A few months later (September 9), a second amended Notice of Contract and Statement of Account were filed which correctly identified the parcel and Podium as the owner. Subsequently, an amended complaint was also filed to name Podium as the defendant. Podium responded by filing a motion to discharge the lien claim for failure to meet the statutory deadline for filing a Notice of Contract.
Under Mass. Gen. Laws ch 254 § 2, the deadline to file a Notice of Contract is 90 days after the claimant last furnished labor and/or materials to the project. Since Graycor ceased work on March 4, the typical deadline to file would be June 2, 2020.
Graycor responded by arguing that the deadline had been tolled due to the “Supreme Judicial Court extended statutory deadlines due to the COVID-19 pandemic.” The court agreed with Graycor, and declared that the September 9 Notice of Contract was timely filed. Podium appealed.
Supreme Court reverses: Registry of deeds filings not covered under court deadline extensions
On appeal, both parties agreed that the original Notice of Contract filed in April 2020 was defective for incorrectly identifying the property and owner. They also agreed that if the court orders effectively extended the deadline to file a Notice of Contract in the registry of deeds, then the September filing would be timely.
So the ultimate issue was whether the deadline extension orders applied to recording deadlines in the registry of deeds.
Graycor’s argument was that the orders unambiguously applied to all statutory deadlines. Their rationale was that “the registry of deeds is sufficiently intertwined with the judicial system subject to this court’s superintendence.”
Podium, on the other hand, argued that the orders only applied to courts of inferior jurisdiction, not executive agencies such as the registry of deeds.

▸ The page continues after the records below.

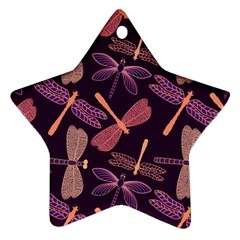 Dragonfly Pattern Design Star Ornament (two Sides)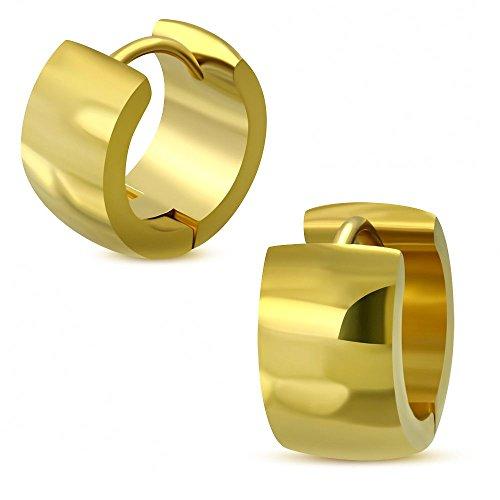Bungsa Creolen gold 7mm - 1 Paar Klappcreolen Edelstahl (Ohrstecker Ohrringe Ohrhänger Huggie Ohrschmuck Ohrklemmen Damen Frauen Herren Mode)
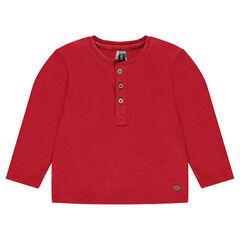 Μακρυμάνικη μπλούζα με στρογγυλή λαικόκοψη με κουμπάκια σε βαμβακερή ύφανση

The court, however, pointed out that Graycor had read the phrase “all deadlines set forth in statutes” in isolation, as opposed to in context with the stated purpose of the orders, which was to address how court operations would be conducted safely while abiding by public health restrictions in response to the pandemic:
“The topics of the court’s four orders were narrow in scope. The orders required almost all pleadings and other documents to be filed electronically, required proceedings in nonemergency matters to be conducted virtually, and severely limited the individuals who could enter a court houses for purposes of emergency, in-person proceedings.”
They went on to state that “while an entity seeking to perfect a mechanic’s lien might eventually turn to the courts to enforce that lien, perfecting the lien itself merely requires filing a Notice of Contract in the registry of deeds — an executive agency charged with keeping land records.”
Thus, the court concluded that given the narrow focus of the orders, it was clear that each order tolled only those statutory deadlines that affect court operations. The Superior Court judge’s order denying the discharge of Graycor’s lien was reversed.
Obviously, this is an unfortunate result for Graycor, who ended up losing their $3.5M lien claim.
Granted, their other claims for breach of contract, unjust enrichment, and quantum meruit still remain intact, but a security interest in the property itself through a lien claim is always the best-case scenario.
So what should Massachusetts contractors take away from this case?
The first is fairly apparent: The extended deadlines were only applicable to court proceedings. Any deadlines for lien filings in MA have remained intact since the first order was issued.
Second, is the matter of “amended notices.” As you could see from the facts of the case, the first Notice of Contract was filed within the deadline. However, it’s the third amended Notice of Contract that properly named all the parties and the property. That’s why it’s crucial to ensure all your information is accurate before filing. An “amended” Notice of Contract does not retain the filing date of the previous notice, but rather sets a new date — which in this case was far too late.
Mechanics lien laws are meticulous, and since it’s your money on the line, ensuring the accuracy of your project info and taking actions early is the best way to ensure you get paid what you’ve earned.